■ Activity ■
Resume the piece below on grasshoppers and hopper fly patterns, carrying on from its final sentence.

In this regard it is worth looking at the grasshopper life cycle.

The eggs are laid in autumn – let us say April.

They are dormant (called a hiatus) for 9-10 months and would hatch around December. The newly-hatched grasshoppers, called nymphs, are replicas of the adults but are smaller and cannot fly. They go through progressive moults (instars) for about five weeks, growing progressively larger, until they reach the adult stage which would take us to mid-January. It takes another month for the wings to fully develop. Thereafter the hopper lives for about another two months. The adult female lays eggs every three or four days until it dies which means that they are hatching at regular intervals and there are smaller stages available until the onset of autumn.

There are three well-documented local hopper patterns to consider. About 30 years ago I decided to tie a hopper pattern and settled for a muddler head, an abdomen of furled yellow wool, a wing of golden pheasant tippets because that was all anyone in Australia and Tasmania used and two rubber legs projecting backwards from the head in a V shape. On my first cast on beat 3 of the Holsloot I noticed with delight that when I twitched my new creation, the forward motion of the fly caused the water flowing along the side of the fly to compress the legs against the body and then, when the forward motion stopped, they popped away from the body in a truly enticing way. Then a big head emerged, the hopper disappeared and my 4x tippet snapped like cotton on my over-enthusiastic strike. I returned to that spot for years afterwards hoping for a return bout but it was not to be.

Ed Herbsts Original Hopper

The author’s first attempt at a hopper pattern

In the early 1980s Art Lee described the balsa wood McMurray Ant which was invented, and patented, by Ed Sutryn as “the best dry fly ever to shake hand with a leader” and I resolved to turn the basic configuration into a foam-bodied hopper pattern.

■ The data ■
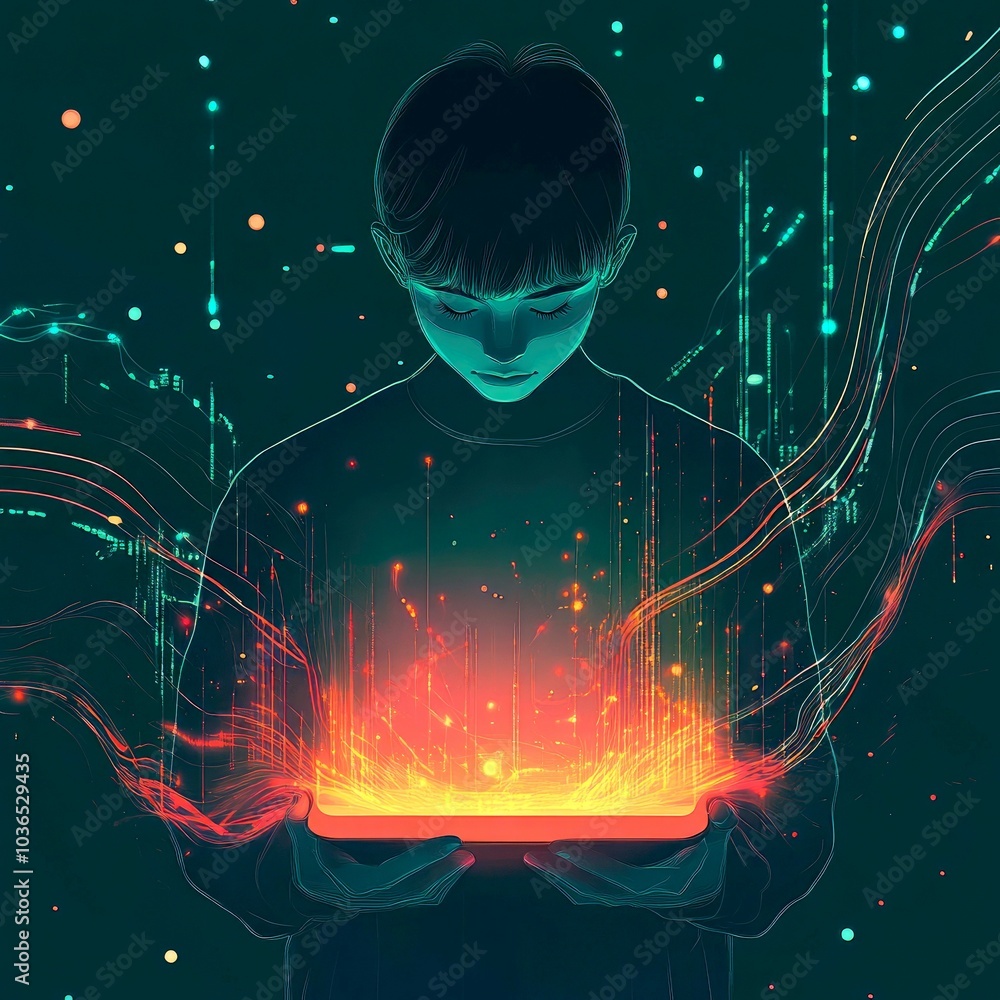 Poster a person holds a tablet with glowing lines and dots coming from it, representing digital technology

■ Output below ■
I threw locusts into a swimming pool to photograph them and I immediately noticed how the upper leg sat parallel with the water surface but splayed backwards in a pronounced V shape. The lower, thinner part of the leg projected straight downwards.

Hopper in water

The author’s photograph of a locust in the water

I replicated this leg position by knotting together two diameters of rubber leg material in different colours. When tied in at the midpoint of the hook shank with the knot approximately level with the hook bend I was able to create the desired leg configuration by cutting away the thick rubber strand behind the knot and at the tie-in point. This left the thinner portion of rubber behind the knot to mimic the lower leg and created the front leg at the tie-in point.

I added two strands of red krystalflash to the wing of golden pheasant tippet both as a sighter and because many of our hoppers have a flash of red in the wing.

My First McMurray Ant/hopper used small cylinders of foam created by using a leather punch on a camping mattress but then Orvis brought out its Quick Sight Ant bodies and I switched to them. Initially I tied everything down in the middle but I realised that if I cut the foam body into a 1/3rd and 2/3rd configuration I created more space in the middle in the middle of the fly for the wing and the legs and shifted the foam over the heaviest sections of the hook, the eye and the bend. Morne Bayman features the fly on his African Fly Angler website.

http://theafricanflyangler.blogspot.com/2011/01/ed-herbst-hopper.html

Ed Herbstt protype hopper

The author’s first McMurray-style hopper pattern using the Orvis foam body. Later versions separated the body into two sections.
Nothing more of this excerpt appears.